**Lista de tareas**
- 1) Resume en dos oraciones el texto sobre la afición al fútbol.
- 2) Continúa el texto sobre la afición al fútbol a partir de su última oración.

**Texto proporcionado**
★ ★ ★ ★

Aclaro que jamás viví esos episodios como algo extraño. Lo raro era que hubiera partidos y yo no fuera a la cancha. Seguía a Gimnasia de local y de visitante –ahora también, sin el último rubro- al punto de ratearme de la escuela cuando se jugaba regularmente los días miércoles. Allí partía con mi guardapolvo envuelto y los útiles escolares rumbo a la estación, y tomaba el tren a Constitución. Cuando Gimnasia tenía fecha libre, acompañaba a mi querido tío Luis a ver a Estudiantes, aunque jugara de visitante. Y si no había nada de nada, deambulaba por las canchas del ascenso por el mero hecho de ver fútbol. Además de jugarlo siempre, por supuesto. Ahora, que tenemos Fútbol para Todos, una genialidad que se pretende devaluar, puedo ver todos los partidos salvo los que están en el mismo horario, y me reservo el vivo directo bandera y papelitos para el Lobo.

★ ★ ★ ★

**Material proporcionado**
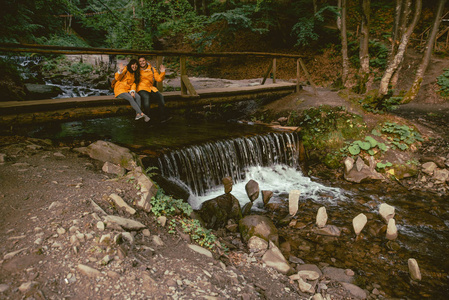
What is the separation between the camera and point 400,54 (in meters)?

★ ★ ★ ★

**Respuestas**
- 1) El texto cuenta que lo raro era no ir a la cancha cuando había partidos: seguía a Gimnasia de local y de visitante, hasta faltar a la escuela los miércoles para tomar el tren a Constitución, y en las fechas libres acompañaba a su tío Luis a ver a Estudiantes o recorría las canchas del ascenso. Ahora, con Fútbol para Todos, puede ver todos los partidos salvo los que coinciden en horario, y reserva el vivo directo para el Lobo.

- 2)
Pero hablaba de Maradona. Lo calcé al toque. Allá lejos y hace tiempo hice un artículo en el diario de Madres donde señalaba – advertía que la imagen de Diego junto a doña Tota, a su papá, a sus hermanos, que pululaba por los diarios, era indigerible para el poder. Que esa imagen estaba amparada en un talento incomparable (Diego es el mejor jugador de la historia en mi opinión, y eso que hubo gigantes del balón), y que la combinación de superioridad técnica con identidad social resultaba durísima para el esquema “La Nación” de mirar el mundo. Así fue. Así es. Tras la publicación de esa nota Hebe se comunicó conmigo para que ambos fuéramos a charlar con Maradona, nota en mano. Fue la única vez en mi vida que me retraje ante una propuesta periodística, por un factor muy sencillo que paso a explicar.

No quería, no quiero, entrevistar a Maradona porque temo pelearme con Maradona. No me callo ante determinadas cuestiones –Hebe sí que lo sabe- y no podía tolerar en esos años 80, la simple idea de que Diego saliera con algún disparate de los que suele acuñar. Necesitaba resguardar al ídolo en mi mente y en mi corazón. Jamás me preocupó contrastar con quien fuere en un debate, pero terminar a las puteadas con Maradona hubiera sido letal para mí. Al poco tiempo de la publicación de aquél artículo, el genio andaba tiroteando con un rifle de aire comprimido a algunos colegas que rondaban su hogar. Sentí que había acertado.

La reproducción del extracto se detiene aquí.